Moving students from the confines of the classroom to the field is an important component of developing competence and the appropriate level of humility in multicultural settings. Experiential learning, or for these purposes a clinical externship, provides students with the opportunity to apply directly knowledge gathered in both the formal and informal curricula. While most of the rotations in the final year of the professional DVM curriculum are devoted to developing and refining Day One clinical skills, which include client communication, these rotations are rarely nuanced enough deliberately to provide students with the opportunity to practice navigating cross-cultural engagements.
Numerous factors will influence students’ ability to leverage cultural learning opportunities in clinics; some students will express a natural motivation to seek out these experiences, while others will do so in order to conform behaviorally to the outcomes prescribed in the curriculum (Ng, van Dyne, and Ang, 2009).
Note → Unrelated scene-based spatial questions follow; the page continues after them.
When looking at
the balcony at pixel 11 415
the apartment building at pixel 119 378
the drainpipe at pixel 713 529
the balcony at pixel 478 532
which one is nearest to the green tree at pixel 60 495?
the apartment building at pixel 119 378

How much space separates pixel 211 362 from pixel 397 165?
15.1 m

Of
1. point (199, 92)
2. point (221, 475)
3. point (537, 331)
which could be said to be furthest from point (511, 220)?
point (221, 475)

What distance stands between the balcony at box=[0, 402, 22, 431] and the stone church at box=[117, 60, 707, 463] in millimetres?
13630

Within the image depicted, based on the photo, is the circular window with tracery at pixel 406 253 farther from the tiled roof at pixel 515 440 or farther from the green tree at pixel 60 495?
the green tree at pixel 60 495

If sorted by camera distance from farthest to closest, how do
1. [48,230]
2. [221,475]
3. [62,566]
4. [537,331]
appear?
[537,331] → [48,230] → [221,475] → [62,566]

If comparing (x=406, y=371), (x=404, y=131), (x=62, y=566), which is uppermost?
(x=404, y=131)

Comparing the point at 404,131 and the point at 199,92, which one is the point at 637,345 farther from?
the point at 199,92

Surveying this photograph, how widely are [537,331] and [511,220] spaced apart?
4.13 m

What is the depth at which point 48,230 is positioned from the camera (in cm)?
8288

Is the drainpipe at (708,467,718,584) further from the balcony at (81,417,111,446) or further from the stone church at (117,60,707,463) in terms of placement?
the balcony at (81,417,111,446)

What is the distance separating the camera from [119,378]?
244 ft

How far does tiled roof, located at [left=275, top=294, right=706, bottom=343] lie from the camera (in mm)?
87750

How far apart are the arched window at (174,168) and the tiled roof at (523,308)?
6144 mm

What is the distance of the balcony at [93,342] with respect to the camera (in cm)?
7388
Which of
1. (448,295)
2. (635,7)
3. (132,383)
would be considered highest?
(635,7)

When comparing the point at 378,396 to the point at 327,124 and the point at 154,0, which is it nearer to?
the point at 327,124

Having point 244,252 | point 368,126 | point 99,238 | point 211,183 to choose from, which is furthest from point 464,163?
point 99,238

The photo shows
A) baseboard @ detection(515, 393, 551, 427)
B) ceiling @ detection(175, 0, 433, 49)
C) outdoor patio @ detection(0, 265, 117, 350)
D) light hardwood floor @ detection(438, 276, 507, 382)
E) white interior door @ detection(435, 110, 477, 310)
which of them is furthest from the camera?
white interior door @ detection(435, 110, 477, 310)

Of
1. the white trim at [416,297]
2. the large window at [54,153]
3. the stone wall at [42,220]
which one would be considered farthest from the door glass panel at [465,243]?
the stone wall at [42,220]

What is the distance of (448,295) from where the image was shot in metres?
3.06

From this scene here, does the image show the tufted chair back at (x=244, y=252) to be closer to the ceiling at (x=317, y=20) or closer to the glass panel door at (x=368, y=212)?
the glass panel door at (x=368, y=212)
Clinical experiences enable faculty to utilize learning models that assist veterinary students in moving from simply experiencing a diverse interaction with clients and colleagues to achieving learning outcomes in cultural competence and humility.
Due to client pool limitations, faculty may find challenges in cultivating intentionally diverse learning situations for veterinary students. As faculty and administrators assist students in developing their clinical experience schedules, it is critical for students to be reminded that experiences should provide the opportunity to achieve learning objectives related to diversity, cultural competence, and cultural humility. Helping students find opportunities to engage with a wider clientele outside of the college or even the country may be necessary in achieving these goals. Additionally, novel approaches like virtual gaming, Sims for example, provide faculty with effective opportunities for targeted, project-based learning in these areas (Jarmon et al., 2009).
The hinge point in experiential learning is the need for student reflection before and after experiences. Regular journaling and reflection papers are essential to facilitate student learning; they are not merely assessment tools, although their use as such will be discussed shortly. Reflective assignments assist students in developing a greater sense of self and understanding of the experimental situation; such assignments are also necessary for developing the competencies that lead to positive client relationships (Sandars, 2009). They are time consuming for both faculty and student; however, they are an important teaching tool in programs seeking to develop culturally competent and culturally humble health professionals.